11日のロンドン市場は、欧州株式市場が不安定なことで、為替市場も神経質な動きを示している。序盤は欧州株が堅調にスタートし、各株価指数は2-3%高となった。ユーロドルは1.42台後半と東京市場から一段高となる場面があった。しかし、欧州株は次第に上げ幅を縮小したことで、まずポンドドル、続いてユーロドルに売り圧力が掛かった。欧州株では銀行株の下落が目立っている。イタリア大手銀行株は激しい変動を避けるため一時取引停止措置がとられた。トレモンティ伊財務相は、キャピタルゲイン課税の税率を20%に引き上げる可能性があると表明した。イタリアの財政削減にも不透明感が広がった。昨日は破綻のウワサで大きく売り込まれた仏ソシエテ・ジェネラル株は序盤8%超上昇も、下げへと転じている。ノワイエ仏中銀総裁は、最近の市場の混乱、仏銀の健全性に影響せず、と述べている。さらに、取引中盤には欧州株が下げに転じ、独DAX指数1.4%安など下げ足を速める動きになっている。ユーロドルは1.41台前半、ユーロ円は108円台前半へと下押し。リスクに敏感な豪ドルも軟調で、豪ドル円は一時78円割れ、豪ドル/ドルは1.02割れとなった。株式市場の混乱がなかなか収拾できない状況に、為替市場も引き続き荒れ模様だ。

◆円とスイスは対照的な動き
円とスイスフラン、共に通貨高に苦しんでいるが、ロンドン市場では対照的な動きとなっている。ドル円は序盤に76.30レベルと戦後最安値の76.25レベルに迫った。その直後、急激に買われて一時77.20-30レベルまで急伸した。市場には介入への緊張感が走った。市場では日銀によるレートチェックとの観測も流れた。財務省筋は、介入の有無にはコメントできない、としている。しかし、買いは続かず76円台半ばへと反落し、揉み合いになっている。上値が重い印象だった。
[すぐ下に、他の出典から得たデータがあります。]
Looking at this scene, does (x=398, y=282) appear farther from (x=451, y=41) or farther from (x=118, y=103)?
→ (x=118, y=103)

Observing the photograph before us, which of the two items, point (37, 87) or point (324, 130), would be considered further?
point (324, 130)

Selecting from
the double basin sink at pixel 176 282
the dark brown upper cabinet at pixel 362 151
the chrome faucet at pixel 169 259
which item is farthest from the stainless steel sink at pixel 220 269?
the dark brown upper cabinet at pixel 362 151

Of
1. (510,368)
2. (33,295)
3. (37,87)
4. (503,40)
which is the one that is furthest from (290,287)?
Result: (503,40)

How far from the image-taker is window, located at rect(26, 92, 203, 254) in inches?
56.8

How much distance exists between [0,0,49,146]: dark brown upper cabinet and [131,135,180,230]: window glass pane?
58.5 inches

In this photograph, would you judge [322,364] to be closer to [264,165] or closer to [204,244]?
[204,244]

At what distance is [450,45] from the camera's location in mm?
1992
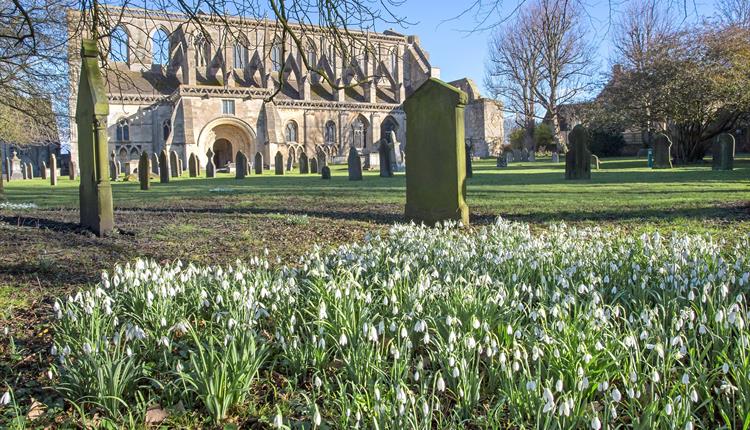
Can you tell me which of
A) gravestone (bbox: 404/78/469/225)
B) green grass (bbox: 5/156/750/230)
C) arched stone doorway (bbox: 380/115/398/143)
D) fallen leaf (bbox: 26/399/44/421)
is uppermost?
arched stone doorway (bbox: 380/115/398/143)

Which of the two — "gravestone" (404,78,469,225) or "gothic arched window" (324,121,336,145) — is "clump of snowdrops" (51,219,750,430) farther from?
"gothic arched window" (324,121,336,145)

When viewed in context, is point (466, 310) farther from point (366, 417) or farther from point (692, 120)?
point (692, 120)

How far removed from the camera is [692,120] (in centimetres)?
2831

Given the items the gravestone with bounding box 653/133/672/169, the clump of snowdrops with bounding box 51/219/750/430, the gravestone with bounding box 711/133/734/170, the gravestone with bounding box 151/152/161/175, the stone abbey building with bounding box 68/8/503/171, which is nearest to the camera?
the clump of snowdrops with bounding box 51/219/750/430

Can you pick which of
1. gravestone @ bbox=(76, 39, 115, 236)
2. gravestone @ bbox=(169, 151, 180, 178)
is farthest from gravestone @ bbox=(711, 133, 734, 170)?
gravestone @ bbox=(169, 151, 180, 178)

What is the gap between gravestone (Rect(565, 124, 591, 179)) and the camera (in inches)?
713

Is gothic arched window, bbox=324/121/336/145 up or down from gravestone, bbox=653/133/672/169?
up

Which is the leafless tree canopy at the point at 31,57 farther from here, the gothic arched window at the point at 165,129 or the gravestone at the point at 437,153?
the gothic arched window at the point at 165,129

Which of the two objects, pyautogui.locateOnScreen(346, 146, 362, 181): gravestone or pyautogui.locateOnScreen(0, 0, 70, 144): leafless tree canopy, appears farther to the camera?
pyautogui.locateOnScreen(346, 146, 362, 181): gravestone

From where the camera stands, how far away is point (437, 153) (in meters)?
8.48

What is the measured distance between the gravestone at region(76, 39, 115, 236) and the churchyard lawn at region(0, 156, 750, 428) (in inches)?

一方、スイスフランは大幅に売られている。ドルスイスは0.72台後半から0.74台乗せ、ユーロスイスは1.03台半ばから1.05台半ばまで大きく買われた。市場にはスイス中銀が銀行預金に1%の課税をする、との観測が流れていた。メディアによると、ダンシン・スイス中銀理事は、マイナス金利の可能性を排除しない、と述べていた。また、ジョーダン・スイス中銀副総裁は、為替市場で介入することなく一層の緩和策を実施する可能性、とも述べている。スイス高阻止に向けてスイス中銀が追加措置を打ってくる気運が高まっていた。戦後最安値近辺からなかなか離れられないドル円とは対照的だった。